Maines told the crowd she was worried that without homes, "you all might not look lovely." But she told them they all looked fantastic.

"When they called us to do this show, there was zero hesitation," she said. "You can take the girl out of Texas, but you can't take Texas out of the girl."

Nelson was joined onstage by folksy newcomers The Avett Brothers and, backed up by Asleep at the Wheel, they roused the crowd with rowdy versions of Nelson's classic "On the Road Again" and the gospel "Will the Circle Be Unbroken."

Nelson recently spent time filming a movie in Bastrop and, in an interview before the concert, called the fires "tragic." He said he has lost homes to fire and knows how devastating it can be.

"You never really get over it," he said. "There's nothing I can tell them to make it better except some of us have been there and done that and we survived it, and they will too. Be strong."

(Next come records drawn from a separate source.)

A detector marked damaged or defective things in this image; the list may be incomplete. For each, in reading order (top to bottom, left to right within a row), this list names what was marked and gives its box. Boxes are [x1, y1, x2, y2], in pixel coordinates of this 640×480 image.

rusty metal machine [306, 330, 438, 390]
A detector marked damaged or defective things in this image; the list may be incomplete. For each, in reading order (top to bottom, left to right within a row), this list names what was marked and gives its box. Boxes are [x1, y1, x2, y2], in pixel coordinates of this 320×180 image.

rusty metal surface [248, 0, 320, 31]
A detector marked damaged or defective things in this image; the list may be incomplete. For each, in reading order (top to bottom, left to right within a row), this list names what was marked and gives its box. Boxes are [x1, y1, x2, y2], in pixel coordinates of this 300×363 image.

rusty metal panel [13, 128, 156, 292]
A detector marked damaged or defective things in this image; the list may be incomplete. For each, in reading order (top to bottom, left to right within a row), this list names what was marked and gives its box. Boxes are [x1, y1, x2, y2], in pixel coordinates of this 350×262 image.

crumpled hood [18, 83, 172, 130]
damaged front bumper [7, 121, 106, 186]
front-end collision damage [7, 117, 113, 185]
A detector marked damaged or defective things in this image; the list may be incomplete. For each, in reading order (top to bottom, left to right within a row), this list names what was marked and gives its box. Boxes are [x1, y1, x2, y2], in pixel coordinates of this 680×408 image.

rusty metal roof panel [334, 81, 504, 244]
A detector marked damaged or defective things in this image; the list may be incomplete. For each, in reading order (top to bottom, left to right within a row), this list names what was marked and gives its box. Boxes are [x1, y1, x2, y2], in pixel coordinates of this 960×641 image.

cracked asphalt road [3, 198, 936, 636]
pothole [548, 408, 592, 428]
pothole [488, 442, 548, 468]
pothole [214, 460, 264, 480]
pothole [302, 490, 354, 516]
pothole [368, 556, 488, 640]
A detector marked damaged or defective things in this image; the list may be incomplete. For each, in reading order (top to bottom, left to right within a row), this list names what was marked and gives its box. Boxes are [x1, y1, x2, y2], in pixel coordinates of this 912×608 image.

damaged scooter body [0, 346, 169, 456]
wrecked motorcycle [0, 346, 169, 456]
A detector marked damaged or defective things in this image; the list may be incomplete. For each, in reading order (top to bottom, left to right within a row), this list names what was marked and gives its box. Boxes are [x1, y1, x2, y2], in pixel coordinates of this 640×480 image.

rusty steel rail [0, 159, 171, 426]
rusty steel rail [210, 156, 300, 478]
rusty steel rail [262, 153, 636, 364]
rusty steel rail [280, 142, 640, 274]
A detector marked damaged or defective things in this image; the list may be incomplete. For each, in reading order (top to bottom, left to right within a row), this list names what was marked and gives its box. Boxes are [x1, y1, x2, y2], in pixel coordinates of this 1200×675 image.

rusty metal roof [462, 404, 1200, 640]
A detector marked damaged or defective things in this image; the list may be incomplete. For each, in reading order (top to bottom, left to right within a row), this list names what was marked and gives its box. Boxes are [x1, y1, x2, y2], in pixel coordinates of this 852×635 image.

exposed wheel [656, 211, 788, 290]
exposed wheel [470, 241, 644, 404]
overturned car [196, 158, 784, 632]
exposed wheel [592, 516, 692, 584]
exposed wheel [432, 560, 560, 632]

Asleep at the Wheel front man Ray Benson, who helped book the performers, said he seldom asks his friends for favors but thought this cause was important enough.

"This one was so compelling, I said 'OK, let me call Willie and let me call Lyle (Lovett)' and they both said yeah," Benson said. "Willie actually cancelled a show to do it. Lyle also canceled an appearance."

Benson said the music community felt a responsibility to help.

"I just think the scope of devastation was so great and so close to home," he said. "The numbers in Bastrop were so overwhelming, how do you deal with something like that? And also you do feel ... that we're in a position to not sit on the sidelines and do something."

The concert started with Christopher Cross. Eleven acts were scheduled to perform, and helping emcee was actor Kyle Chandler, who won an Emmy last month for his role as a Texas high school football coach in "Friday Night Lights."

Images of charred forests, skeletal remains of vehicles and homes were shown between sets at the Frank Erwin Center at the University of Texas at Austin campus.

The concert was nearly full, but officials said they didn't yet have numbers for the number of tickets sold. But one of the concert's hosts told the crowd that they'd raised "way north of $500,000."

Several attendees wore T-shirts representing local volunteer fire departments that battled the recent blazes.